___ Material provided

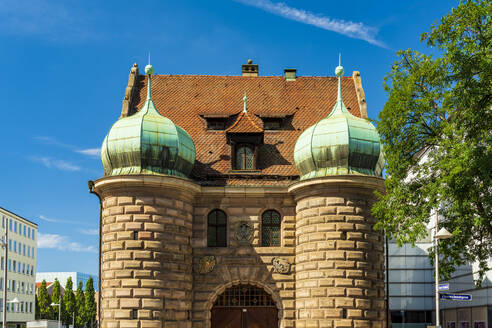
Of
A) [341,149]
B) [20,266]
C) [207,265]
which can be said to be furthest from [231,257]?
[20,266]

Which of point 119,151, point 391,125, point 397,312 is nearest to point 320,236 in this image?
point 391,125

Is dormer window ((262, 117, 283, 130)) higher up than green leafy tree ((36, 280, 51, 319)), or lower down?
higher up

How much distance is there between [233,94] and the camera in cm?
3712

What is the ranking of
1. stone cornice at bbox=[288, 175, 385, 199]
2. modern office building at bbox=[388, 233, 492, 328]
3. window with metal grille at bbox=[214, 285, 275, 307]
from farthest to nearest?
modern office building at bbox=[388, 233, 492, 328] → window with metal grille at bbox=[214, 285, 275, 307] → stone cornice at bbox=[288, 175, 385, 199]

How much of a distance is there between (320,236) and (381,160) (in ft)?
14.2

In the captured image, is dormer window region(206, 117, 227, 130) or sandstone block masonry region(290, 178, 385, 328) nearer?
sandstone block masonry region(290, 178, 385, 328)

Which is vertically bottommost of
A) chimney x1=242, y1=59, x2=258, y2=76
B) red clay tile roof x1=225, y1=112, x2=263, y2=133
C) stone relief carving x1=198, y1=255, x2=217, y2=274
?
stone relief carving x1=198, y1=255, x2=217, y2=274

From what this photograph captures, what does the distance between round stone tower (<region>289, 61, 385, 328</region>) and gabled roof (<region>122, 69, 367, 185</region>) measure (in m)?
2.31

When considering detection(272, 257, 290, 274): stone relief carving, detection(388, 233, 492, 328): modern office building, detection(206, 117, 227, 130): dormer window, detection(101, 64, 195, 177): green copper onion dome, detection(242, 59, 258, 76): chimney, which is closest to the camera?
detection(101, 64, 195, 177): green copper onion dome

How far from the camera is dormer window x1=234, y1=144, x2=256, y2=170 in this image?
108 feet

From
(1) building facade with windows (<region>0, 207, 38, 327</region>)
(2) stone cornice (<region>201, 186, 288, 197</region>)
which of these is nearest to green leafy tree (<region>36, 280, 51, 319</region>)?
(1) building facade with windows (<region>0, 207, 38, 327</region>)

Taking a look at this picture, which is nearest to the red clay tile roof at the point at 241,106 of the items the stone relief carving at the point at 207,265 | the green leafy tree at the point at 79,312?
the stone relief carving at the point at 207,265

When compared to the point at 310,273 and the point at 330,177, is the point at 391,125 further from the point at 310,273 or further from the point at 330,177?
the point at 310,273

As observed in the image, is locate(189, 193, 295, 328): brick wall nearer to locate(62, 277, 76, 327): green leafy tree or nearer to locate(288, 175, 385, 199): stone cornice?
locate(288, 175, 385, 199): stone cornice
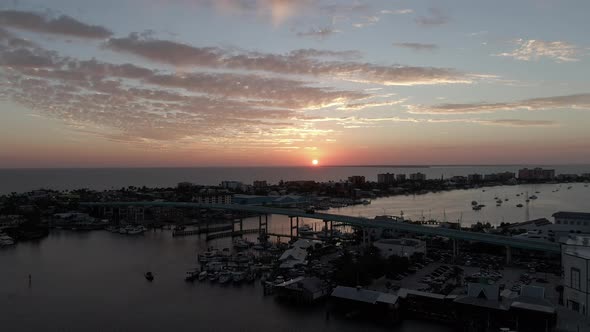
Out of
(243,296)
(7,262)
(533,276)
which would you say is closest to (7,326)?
(243,296)

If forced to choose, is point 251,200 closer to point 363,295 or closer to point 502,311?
point 363,295

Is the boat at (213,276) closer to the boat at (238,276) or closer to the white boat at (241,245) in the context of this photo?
the boat at (238,276)

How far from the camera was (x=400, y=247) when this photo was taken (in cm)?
859

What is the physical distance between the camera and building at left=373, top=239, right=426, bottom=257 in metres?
8.47

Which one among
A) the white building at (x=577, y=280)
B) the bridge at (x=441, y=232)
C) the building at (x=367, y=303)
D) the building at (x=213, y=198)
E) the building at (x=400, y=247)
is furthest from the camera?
the building at (x=213, y=198)

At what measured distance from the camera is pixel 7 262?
8.98 metres

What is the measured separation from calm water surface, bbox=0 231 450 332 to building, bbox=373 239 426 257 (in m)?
2.93

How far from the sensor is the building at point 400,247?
333 inches

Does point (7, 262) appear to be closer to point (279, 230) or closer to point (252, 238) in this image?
point (252, 238)

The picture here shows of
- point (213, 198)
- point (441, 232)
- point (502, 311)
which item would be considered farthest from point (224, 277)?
point (213, 198)

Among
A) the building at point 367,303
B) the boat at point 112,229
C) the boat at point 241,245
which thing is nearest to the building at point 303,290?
the building at point 367,303

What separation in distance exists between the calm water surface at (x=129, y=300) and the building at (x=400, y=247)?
293cm

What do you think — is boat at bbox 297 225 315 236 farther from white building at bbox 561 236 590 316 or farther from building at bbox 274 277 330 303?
white building at bbox 561 236 590 316

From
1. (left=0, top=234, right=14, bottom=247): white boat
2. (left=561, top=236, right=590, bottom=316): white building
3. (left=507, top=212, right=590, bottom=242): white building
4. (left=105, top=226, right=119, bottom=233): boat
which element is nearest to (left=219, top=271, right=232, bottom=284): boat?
(left=561, top=236, right=590, bottom=316): white building
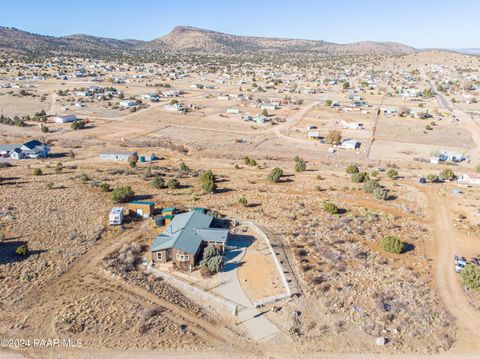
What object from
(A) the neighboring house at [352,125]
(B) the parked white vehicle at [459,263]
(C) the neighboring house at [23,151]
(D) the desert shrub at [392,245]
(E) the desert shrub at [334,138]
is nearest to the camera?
(B) the parked white vehicle at [459,263]

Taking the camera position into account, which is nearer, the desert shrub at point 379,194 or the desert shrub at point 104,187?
the desert shrub at point 104,187

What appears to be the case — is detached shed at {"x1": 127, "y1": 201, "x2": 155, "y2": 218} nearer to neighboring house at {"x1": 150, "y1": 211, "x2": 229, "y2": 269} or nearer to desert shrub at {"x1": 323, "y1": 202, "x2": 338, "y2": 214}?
neighboring house at {"x1": 150, "y1": 211, "x2": 229, "y2": 269}

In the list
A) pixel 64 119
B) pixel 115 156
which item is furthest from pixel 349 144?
pixel 64 119

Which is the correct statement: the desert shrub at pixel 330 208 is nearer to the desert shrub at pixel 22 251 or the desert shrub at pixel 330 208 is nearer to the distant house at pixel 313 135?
the desert shrub at pixel 22 251

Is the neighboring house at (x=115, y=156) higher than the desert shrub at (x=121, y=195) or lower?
lower

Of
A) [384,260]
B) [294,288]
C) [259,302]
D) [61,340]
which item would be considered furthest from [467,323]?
[61,340]

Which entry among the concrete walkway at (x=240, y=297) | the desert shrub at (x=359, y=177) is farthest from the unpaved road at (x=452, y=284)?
the concrete walkway at (x=240, y=297)

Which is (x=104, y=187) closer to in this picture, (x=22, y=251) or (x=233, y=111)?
(x=22, y=251)
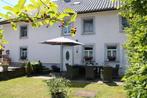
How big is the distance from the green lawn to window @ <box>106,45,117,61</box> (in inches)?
240

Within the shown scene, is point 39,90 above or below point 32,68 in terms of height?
below

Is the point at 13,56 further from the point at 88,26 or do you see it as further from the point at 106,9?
the point at 106,9

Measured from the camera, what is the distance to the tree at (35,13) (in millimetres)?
1618

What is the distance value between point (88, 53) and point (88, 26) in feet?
7.62

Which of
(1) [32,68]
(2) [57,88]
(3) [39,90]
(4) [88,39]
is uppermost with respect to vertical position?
(4) [88,39]

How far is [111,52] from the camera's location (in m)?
21.7

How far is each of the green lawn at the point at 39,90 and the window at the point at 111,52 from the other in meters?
6.10

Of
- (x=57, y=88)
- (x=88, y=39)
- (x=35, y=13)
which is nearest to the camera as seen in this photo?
(x=35, y=13)

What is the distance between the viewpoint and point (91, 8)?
22719 mm

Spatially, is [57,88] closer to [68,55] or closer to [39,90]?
[39,90]

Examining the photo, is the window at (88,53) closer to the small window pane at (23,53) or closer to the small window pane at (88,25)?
the small window pane at (88,25)

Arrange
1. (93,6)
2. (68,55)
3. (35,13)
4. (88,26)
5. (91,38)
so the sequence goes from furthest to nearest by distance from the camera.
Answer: (68,55) < (93,6) < (88,26) < (91,38) < (35,13)

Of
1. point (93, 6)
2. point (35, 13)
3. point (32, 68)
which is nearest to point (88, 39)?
point (93, 6)

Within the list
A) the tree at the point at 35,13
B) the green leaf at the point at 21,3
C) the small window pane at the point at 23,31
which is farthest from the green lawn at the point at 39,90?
the small window pane at the point at 23,31
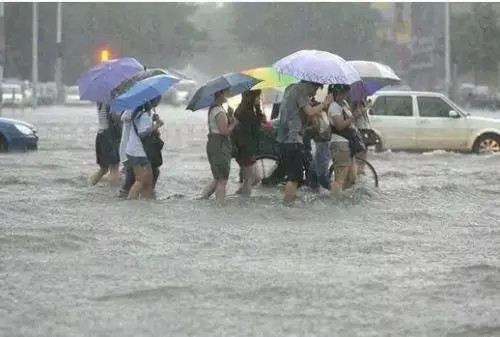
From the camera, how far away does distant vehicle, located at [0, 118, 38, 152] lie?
20.3 metres

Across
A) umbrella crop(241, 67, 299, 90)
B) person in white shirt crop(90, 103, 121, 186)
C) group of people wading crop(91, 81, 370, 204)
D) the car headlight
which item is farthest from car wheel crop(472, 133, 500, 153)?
person in white shirt crop(90, 103, 121, 186)

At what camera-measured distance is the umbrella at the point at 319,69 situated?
10977mm

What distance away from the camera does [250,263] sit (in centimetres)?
816

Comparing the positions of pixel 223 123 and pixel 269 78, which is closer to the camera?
pixel 223 123

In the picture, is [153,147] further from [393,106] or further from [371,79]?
[393,106]

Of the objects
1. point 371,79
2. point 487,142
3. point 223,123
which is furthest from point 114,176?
point 487,142

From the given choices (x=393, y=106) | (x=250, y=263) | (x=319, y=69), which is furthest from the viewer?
(x=393, y=106)

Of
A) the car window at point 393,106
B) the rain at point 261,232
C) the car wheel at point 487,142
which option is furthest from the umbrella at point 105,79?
the car wheel at point 487,142

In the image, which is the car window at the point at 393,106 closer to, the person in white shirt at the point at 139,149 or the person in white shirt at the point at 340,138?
the person in white shirt at the point at 340,138

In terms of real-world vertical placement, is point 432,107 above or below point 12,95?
below

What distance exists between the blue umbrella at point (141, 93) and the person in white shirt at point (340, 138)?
1.88 meters

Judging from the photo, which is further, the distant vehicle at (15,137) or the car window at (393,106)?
the car window at (393,106)

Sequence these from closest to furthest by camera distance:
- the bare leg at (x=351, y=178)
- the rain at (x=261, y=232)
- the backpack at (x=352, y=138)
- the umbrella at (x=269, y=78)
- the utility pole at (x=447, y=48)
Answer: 1. the rain at (x=261, y=232)
2. the backpack at (x=352, y=138)
3. the umbrella at (x=269, y=78)
4. the bare leg at (x=351, y=178)
5. the utility pole at (x=447, y=48)

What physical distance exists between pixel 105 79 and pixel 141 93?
5.41 ft
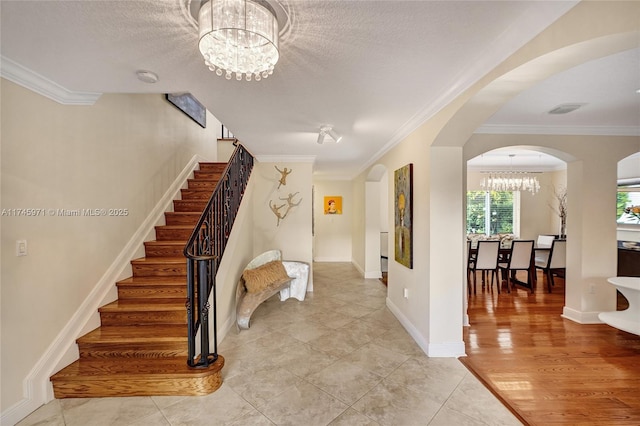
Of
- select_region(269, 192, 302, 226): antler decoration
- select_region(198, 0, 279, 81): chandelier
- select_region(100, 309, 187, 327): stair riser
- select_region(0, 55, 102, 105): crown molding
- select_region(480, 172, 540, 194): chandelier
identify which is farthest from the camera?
select_region(480, 172, 540, 194): chandelier

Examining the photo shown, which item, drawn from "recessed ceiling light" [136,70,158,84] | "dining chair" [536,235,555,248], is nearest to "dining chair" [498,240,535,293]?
"dining chair" [536,235,555,248]

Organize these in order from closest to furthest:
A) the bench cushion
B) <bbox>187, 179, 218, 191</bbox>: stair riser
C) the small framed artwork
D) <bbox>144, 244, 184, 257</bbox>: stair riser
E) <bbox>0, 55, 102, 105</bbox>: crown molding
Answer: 1. <bbox>0, 55, 102, 105</bbox>: crown molding
2. <bbox>144, 244, 184, 257</bbox>: stair riser
3. the bench cushion
4. <bbox>187, 179, 218, 191</bbox>: stair riser
5. the small framed artwork

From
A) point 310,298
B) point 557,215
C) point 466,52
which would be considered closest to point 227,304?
point 310,298

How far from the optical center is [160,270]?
3100mm

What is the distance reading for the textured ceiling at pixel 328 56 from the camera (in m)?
1.32

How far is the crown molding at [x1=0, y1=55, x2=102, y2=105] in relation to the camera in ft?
6.00

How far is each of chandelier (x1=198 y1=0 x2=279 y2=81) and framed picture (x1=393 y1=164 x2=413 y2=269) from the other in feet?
7.51

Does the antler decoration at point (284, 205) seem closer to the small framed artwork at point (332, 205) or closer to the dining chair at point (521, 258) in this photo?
the small framed artwork at point (332, 205)

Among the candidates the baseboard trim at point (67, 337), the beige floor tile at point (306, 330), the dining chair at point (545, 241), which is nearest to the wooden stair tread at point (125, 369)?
the baseboard trim at point (67, 337)

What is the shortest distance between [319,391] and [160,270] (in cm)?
226

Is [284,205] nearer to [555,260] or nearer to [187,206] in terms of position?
[187,206]

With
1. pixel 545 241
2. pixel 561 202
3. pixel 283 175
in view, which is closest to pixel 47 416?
pixel 283 175

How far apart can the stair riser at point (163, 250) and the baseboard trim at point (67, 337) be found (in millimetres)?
126

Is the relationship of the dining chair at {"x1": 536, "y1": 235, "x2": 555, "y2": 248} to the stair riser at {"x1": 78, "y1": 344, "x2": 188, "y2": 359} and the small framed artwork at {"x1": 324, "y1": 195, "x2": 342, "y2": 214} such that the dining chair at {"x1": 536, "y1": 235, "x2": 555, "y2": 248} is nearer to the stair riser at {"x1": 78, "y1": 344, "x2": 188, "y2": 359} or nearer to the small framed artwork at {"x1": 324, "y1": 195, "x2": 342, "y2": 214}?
the small framed artwork at {"x1": 324, "y1": 195, "x2": 342, "y2": 214}
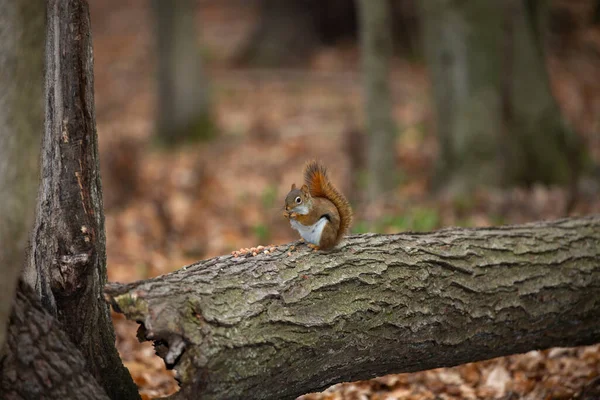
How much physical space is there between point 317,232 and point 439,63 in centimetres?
502

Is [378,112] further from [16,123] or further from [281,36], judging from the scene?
[281,36]

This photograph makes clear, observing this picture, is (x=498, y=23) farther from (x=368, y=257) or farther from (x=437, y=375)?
(x=368, y=257)

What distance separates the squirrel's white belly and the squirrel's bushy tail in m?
0.15

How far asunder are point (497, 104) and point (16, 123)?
594 cm

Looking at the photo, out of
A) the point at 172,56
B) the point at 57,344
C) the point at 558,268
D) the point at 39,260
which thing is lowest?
the point at 57,344

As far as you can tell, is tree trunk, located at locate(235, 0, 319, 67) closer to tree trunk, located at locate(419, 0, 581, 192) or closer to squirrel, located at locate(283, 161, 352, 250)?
tree trunk, located at locate(419, 0, 581, 192)

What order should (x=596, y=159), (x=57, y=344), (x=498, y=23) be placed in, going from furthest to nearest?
(x=596, y=159)
(x=498, y=23)
(x=57, y=344)

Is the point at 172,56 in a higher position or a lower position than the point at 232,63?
lower

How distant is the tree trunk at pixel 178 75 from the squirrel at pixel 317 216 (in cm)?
878

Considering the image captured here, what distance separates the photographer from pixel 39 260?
2.97 m

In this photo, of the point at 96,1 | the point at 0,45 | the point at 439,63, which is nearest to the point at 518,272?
the point at 0,45

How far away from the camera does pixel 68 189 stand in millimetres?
2953

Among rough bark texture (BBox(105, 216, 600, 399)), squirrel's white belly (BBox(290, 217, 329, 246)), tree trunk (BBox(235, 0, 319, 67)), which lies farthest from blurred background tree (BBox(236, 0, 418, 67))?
squirrel's white belly (BBox(290, 217, 329, 246))

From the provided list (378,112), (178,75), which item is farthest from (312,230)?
(178,75)
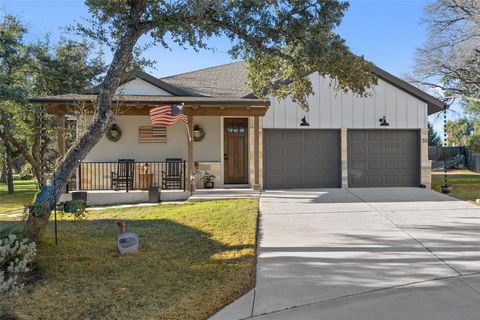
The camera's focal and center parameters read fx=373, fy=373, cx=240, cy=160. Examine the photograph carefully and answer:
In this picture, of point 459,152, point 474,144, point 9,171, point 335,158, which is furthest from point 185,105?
point 459,152

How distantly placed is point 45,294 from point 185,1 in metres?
4.69

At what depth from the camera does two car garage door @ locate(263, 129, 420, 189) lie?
13.4 m

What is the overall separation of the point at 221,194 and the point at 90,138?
592cm

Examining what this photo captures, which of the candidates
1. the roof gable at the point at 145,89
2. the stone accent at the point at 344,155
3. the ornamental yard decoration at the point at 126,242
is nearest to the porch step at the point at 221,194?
the stone accent at the point at 344,155

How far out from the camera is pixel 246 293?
4.16 m

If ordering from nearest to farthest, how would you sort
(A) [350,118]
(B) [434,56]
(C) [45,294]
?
(C) [45,294] → (A) [350,118] → (B) [434,56]

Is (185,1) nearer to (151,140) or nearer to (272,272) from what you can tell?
(272,272)

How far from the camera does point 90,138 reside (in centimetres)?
596

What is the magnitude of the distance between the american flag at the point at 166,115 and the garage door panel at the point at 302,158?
3.99 metres

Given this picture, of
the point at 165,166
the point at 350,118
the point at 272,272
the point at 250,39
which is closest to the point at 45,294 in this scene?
the point at 272,272

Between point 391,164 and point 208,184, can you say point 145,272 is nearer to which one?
point 208,184

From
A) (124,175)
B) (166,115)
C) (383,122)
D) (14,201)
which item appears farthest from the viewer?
(14,201)

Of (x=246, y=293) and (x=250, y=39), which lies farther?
(x=250, y=39)

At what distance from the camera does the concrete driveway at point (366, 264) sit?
12.2ft
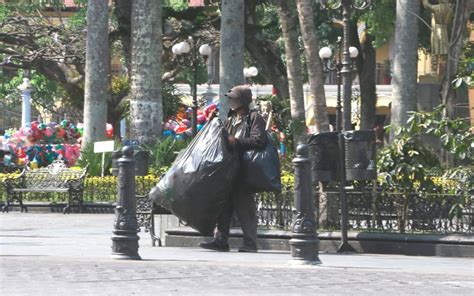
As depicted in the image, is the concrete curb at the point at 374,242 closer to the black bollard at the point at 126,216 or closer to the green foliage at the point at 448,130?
the green foliage at the point at 448,130

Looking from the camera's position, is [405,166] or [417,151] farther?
[417,151]

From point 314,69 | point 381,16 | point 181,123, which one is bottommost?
point 314,69

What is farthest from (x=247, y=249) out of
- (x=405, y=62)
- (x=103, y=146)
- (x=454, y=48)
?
(x=454, y=48)

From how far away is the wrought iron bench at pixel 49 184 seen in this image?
26.9 m

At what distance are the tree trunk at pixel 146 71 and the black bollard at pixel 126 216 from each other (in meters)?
15.3

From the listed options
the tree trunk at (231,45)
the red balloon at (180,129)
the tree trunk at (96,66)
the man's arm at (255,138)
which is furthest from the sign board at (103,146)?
the man's arm at (255,138)

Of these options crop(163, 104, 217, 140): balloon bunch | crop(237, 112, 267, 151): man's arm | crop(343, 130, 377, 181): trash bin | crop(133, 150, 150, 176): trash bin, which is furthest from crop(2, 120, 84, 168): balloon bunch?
crop(237, 112, 267, 151): man's arm

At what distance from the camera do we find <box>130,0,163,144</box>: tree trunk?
27094 mm

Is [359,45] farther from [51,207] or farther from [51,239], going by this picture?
[51,239]

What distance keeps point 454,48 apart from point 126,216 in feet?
56.3

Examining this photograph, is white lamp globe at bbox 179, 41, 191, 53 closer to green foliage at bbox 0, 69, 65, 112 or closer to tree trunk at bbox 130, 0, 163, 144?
tree trunk at bbox 130, 0, 163, 144

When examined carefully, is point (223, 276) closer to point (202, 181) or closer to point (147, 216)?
point (202, 181)

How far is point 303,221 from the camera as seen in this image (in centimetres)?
1170

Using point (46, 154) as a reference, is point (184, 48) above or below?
above
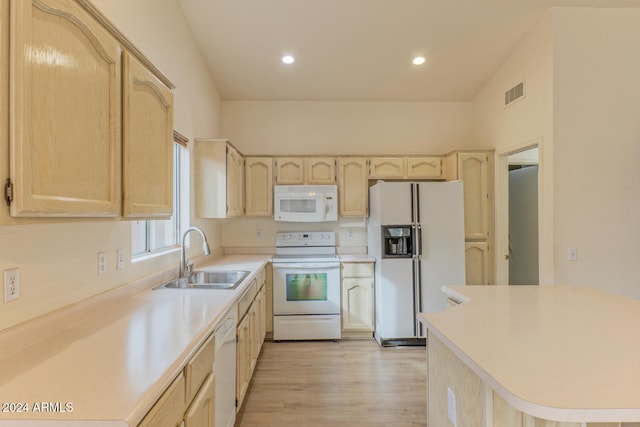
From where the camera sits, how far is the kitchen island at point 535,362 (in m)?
0.81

______

_Task directions_.
Please retype the entries above word for word, but only from the line containing "From the listed options" through the last line, and without the pictures.

_Task result_.
From the listed options
the tree trunk at (231,45)
the red balloon at (180,129)
the tree trunk at (96,66)
the man's arm at (255,138)
which is furthest from the sign board at (103,146)?
the man's arm at (255,138)

Of these options crop(163, 104, 217, 140): balloon bunch | crop(237, 112, 267, 151): man's arm | crop(343, 130, 377, 181): trash bin | crop(133, 150, 150, 176): trash bin, which is furthest from crop(2, 120, 84, 168): balloon bunch?
crop(237, 112, 267, 151): man's arm

At what distance from the camera do we find <box>130,0,163,144</box>: tree trunk?
27094 mm

Is [359,45] farther from [51,207] or farther from [51,239], going by this picture?
[51,239]

What distance keeps point 454,48 apart from point 126,216 in feet?
56.3

Examining this photograph, is white lamp globe at bbox 179, 41, 191, 53 closer to green foliage at bbox 0, 69, 65, 112 or closer to tree trunk at bbox 130, 0, 163, 144?
tree trunk at bbox 130, 0, 163, 144

When examined carefully, is point (223, 276) closer to point (202, 181) or closer to point (147, 216)?
point (202, 181)

How far is point 303,221 from the camera as seen in this image (in centimetres)?
1170

Using point (46, 154) as a reference, is point (184, 48) above or below?
above
From where the camera sits, how far is the kitchen island at point 535,362 (in m)?
0.81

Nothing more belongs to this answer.